When Mesa was growing up, he had two brothers in the seminary and an aunt who is a Dominican nun. His admiration for his family members in religious life influenced him greatly he admits, but his primary influence was his mother. When he was a child, his mother attended daily Mass. But more than that, she woke Mesa early so that he could serve at Mass before leaving for grade school.
Mesa notes that his original childhood dreams of becoming a priest were based mostly on “the good feeling of being up there on the altar as an altar server.” But as the years passed, he observed, he began to have a clear vocation to serve others as a priest.
He entered the seminary when he was 13 years old, which is not unusual in the Philippines, he explained, where there are high school seminaries as well as college seminaries.

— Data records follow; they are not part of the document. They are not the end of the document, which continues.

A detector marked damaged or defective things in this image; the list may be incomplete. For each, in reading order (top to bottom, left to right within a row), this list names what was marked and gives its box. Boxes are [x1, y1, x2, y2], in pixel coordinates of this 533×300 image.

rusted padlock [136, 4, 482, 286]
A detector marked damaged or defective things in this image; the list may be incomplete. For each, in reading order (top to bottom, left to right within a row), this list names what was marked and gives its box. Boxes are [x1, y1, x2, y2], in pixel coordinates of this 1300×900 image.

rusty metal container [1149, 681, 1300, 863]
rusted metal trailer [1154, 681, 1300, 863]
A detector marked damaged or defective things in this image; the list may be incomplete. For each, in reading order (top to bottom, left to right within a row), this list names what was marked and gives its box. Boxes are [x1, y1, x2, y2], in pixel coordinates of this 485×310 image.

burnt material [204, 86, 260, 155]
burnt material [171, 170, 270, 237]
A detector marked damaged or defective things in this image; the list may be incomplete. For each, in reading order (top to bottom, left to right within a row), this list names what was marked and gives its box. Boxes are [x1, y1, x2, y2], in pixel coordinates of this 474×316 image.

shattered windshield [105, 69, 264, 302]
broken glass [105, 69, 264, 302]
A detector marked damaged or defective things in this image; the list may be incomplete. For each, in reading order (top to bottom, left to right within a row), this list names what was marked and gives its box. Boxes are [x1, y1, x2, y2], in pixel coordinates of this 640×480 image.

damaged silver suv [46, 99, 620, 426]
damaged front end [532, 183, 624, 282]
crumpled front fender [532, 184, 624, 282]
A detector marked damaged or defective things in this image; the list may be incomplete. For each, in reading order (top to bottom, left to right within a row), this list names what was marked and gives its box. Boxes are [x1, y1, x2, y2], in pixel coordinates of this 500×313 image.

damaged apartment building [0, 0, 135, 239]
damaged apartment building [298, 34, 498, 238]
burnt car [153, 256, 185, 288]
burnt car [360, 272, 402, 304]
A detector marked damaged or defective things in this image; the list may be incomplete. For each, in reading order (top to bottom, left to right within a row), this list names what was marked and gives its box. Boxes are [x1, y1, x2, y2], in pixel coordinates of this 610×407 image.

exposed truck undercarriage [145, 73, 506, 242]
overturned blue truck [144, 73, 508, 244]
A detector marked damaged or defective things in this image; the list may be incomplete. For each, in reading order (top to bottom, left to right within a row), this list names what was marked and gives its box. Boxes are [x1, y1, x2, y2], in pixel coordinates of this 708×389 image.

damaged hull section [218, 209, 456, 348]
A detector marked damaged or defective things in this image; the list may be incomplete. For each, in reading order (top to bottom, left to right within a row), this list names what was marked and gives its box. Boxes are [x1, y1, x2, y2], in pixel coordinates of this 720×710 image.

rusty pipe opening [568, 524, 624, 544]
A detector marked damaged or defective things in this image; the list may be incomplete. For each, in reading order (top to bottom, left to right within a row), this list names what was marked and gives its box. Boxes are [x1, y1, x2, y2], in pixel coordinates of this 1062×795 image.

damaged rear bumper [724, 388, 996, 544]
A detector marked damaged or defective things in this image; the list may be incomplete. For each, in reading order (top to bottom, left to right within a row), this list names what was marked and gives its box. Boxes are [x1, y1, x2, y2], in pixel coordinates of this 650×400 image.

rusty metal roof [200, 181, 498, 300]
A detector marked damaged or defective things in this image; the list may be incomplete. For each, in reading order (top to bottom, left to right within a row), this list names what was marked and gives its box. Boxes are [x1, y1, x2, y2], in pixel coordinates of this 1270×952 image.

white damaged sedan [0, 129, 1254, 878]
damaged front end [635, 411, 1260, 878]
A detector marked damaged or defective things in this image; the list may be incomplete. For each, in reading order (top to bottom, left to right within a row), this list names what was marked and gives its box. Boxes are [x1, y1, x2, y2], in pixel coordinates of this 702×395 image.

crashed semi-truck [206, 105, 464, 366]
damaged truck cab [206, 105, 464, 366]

He graduated from Mary Help of Christians High School Seminary, then earned his bachelor’s degree in philosophy at Mary Help of Christians College Seminary. He studied at Immaculate Conception School of Theology for two years before taking a leave of absence to apply to the Diocese of Sacramento.
He taught classes in religion at Malasiqui Catholic High School in his hometown for a short time before moving to California for studies at St. Patrick’s Seminary in Menlo Park.
He’s recently completed his pastoral year at St. James Parish in Davis, where he taught a confirmation class and was able to preach homilies.
But what he looks forward to the most as he draws closer to his ordination is celebrating the Mass.
One of the surprises Mesa discovered in American parish life is the important presence of Rite of Christian Initiation of Adults.
“In the Philippines, everyone is Catholic,” he explained. “There’s no RCIA. I could not figure out what this RCIA was,” he recalled, laughing.
Diversity is a challenge in American parish life and that diversity is also one of the challenges that face priests from the Philippines.
“The different nationalities in a parish bring with them different cultures,” he said, “and the priest must know and understand each culture: white, Asian, black, Hispanic. That’s a lot.”
But he notes that his supervising pastors have been very supportive. “They know what I need to learn,” he said with a smile.
Mesa said in the Philippines there are usually three priests to a parish. There are remote areas that don’t have a priest, or only one, but in most parishes there are several priests in residence and at least six scheduled Masses each Sunday.
“In the Philippines, the first Sunday Mass is usually at 5:30 in the morning,” he explained. “Then there’ll be one each hour until midmorning. Then there will be a break until afternoon, when there will probably be one at 4:30 and one at 5:30.”
In the midday break between regular Sunday liturgies, priests celebrate parish funeral Masses and baptisms, he said. “There are a lot of priests, but they are all working hard.”
When asked where he would like to be assigned after his ordination, he raised his hands and said, “I will be happy wherever I’m sent.”
Mesa will celebrate Masses of thanksgiving at St. James Church in Davis on Aug. 23 at 5:30 p.m. and at St. Catherine of Siena Church in Vallejo on Aug. 24 at 10 a.m.